-------- Provided records

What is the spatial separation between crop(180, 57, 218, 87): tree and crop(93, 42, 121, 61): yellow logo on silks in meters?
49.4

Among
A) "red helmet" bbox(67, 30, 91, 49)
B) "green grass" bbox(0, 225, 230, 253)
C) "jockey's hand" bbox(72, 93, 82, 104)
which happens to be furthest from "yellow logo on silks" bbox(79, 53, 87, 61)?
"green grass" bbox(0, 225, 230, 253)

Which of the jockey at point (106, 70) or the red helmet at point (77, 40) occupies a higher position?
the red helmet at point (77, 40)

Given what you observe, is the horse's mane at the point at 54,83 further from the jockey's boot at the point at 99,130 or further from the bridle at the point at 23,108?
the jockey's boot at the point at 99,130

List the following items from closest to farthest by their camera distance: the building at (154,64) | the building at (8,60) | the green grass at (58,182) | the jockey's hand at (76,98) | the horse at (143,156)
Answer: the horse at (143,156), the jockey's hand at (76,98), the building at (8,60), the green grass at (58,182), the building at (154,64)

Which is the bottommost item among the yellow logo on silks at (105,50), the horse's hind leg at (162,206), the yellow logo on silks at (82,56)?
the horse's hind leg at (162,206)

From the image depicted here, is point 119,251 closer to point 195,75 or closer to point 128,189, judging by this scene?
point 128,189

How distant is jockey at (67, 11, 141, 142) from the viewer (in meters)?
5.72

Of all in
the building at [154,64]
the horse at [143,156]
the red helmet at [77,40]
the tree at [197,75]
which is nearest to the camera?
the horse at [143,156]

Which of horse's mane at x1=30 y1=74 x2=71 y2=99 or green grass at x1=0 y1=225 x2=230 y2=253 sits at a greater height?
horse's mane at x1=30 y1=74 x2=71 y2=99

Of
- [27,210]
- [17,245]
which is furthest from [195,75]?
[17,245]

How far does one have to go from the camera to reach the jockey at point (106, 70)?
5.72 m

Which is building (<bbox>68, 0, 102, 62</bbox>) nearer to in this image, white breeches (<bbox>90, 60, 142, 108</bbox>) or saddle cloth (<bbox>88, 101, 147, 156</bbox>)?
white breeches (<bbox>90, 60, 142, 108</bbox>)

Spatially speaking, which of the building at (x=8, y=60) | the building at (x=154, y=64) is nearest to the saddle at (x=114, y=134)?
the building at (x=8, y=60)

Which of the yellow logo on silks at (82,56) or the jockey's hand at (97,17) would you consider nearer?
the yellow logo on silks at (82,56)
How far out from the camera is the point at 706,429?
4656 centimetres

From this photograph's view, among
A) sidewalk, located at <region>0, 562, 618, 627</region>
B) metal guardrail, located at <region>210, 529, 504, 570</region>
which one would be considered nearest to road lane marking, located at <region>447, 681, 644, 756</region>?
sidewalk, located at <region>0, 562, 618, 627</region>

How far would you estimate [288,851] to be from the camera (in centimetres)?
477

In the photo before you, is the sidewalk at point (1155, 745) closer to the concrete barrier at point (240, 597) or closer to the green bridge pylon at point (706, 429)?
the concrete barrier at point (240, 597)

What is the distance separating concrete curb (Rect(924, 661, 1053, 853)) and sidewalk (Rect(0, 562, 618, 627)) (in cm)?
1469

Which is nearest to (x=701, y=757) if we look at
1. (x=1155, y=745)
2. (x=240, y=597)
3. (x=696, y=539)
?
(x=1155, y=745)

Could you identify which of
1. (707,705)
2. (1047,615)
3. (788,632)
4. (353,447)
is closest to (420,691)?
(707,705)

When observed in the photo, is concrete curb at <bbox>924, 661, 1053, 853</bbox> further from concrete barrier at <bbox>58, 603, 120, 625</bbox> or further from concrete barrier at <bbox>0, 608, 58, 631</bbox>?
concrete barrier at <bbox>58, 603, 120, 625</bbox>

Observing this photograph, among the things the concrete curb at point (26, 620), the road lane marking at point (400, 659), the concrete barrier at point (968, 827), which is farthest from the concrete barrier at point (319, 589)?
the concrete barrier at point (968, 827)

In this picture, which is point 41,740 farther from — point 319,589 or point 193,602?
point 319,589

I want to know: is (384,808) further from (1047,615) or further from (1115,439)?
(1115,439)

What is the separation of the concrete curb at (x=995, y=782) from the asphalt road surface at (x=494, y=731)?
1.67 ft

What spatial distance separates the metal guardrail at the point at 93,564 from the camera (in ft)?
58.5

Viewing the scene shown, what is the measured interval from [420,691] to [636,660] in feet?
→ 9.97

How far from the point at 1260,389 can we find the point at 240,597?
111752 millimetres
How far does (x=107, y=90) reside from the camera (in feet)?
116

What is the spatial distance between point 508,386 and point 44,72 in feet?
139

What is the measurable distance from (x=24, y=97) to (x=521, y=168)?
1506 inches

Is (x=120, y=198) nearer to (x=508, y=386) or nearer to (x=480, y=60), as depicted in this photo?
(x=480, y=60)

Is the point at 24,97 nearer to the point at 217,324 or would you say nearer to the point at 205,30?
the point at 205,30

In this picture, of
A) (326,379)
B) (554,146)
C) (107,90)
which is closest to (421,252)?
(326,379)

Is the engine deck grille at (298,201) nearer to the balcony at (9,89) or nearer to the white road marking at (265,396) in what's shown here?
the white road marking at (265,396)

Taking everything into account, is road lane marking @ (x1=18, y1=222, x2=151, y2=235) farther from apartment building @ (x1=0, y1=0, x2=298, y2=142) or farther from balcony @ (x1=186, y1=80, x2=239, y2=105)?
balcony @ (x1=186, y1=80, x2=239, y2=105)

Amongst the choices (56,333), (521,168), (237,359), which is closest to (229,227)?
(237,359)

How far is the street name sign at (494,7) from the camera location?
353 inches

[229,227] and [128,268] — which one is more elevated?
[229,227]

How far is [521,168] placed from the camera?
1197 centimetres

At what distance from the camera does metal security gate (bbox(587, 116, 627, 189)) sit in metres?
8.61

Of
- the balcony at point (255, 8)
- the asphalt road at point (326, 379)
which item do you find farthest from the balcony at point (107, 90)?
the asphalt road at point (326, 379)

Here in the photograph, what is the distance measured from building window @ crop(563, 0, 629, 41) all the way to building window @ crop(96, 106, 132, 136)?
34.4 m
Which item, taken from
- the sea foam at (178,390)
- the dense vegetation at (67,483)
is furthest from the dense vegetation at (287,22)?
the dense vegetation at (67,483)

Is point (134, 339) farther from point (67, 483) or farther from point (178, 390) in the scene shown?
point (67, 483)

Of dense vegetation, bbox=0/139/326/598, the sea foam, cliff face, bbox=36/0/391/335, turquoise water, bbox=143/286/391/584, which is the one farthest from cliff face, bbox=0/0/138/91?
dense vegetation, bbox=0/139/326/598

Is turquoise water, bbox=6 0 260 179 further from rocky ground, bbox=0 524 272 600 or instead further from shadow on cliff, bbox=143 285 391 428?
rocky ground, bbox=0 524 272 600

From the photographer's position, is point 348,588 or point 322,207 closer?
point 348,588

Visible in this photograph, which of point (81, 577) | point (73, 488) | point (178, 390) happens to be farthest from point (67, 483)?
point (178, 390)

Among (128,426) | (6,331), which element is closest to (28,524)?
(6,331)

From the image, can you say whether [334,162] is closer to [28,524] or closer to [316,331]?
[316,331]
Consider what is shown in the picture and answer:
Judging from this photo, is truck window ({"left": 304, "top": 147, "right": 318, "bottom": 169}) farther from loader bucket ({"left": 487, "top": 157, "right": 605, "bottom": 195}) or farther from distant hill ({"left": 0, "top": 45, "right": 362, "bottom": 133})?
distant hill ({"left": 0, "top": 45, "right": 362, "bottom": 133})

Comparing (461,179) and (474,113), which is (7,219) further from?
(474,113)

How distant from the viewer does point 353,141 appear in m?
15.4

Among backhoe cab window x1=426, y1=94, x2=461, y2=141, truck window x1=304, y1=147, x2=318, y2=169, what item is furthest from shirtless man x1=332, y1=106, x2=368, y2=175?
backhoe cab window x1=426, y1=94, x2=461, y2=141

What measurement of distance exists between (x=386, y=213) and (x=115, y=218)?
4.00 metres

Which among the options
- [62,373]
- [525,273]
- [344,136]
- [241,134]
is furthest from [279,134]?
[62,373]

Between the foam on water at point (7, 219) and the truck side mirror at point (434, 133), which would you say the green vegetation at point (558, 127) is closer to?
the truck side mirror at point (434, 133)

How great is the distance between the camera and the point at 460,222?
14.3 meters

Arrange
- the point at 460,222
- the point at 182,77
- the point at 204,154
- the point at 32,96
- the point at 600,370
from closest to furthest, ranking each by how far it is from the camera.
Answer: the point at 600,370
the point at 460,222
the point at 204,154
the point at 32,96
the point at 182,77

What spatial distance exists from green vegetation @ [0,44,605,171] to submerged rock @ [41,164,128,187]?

----------------

The exercise =
Reproduce only the lines running from the one that contains "What measurement of" to the last line of the records.

Complete answer =
What measurement of distance exists between (x=386, y=213) and (x=115, y=218)?
4.00 metres

Which among the options
- [62,373]
- [525,273]
- [344,136]
- [241,134]
is furthest from [279,134]?
[62,373]

Between the foam on water at point (7, 219) and the truck side mirror at point (434, 133), which would you say the green vegetation at point (558, 127) is closer to?
the truck side mirror at point (434, 133)

How great is the distance between the camera and the point at 460,222?
14.3 meters

Arrange
- the point at 460,222
- the point at 182,77
- the point at 204,154
- the point at 32,96
- the point at 600,370
from closest to furthest, ranking each by how far it is from the camera.
Answer: the point at 600,370
the point at 460,222
the point at 204,154
the point at 32,96
the point at 182,77

What spatial distance exists from green vegetation @ [0,44,605,171] to submerged rock @ [41,164,128,187]?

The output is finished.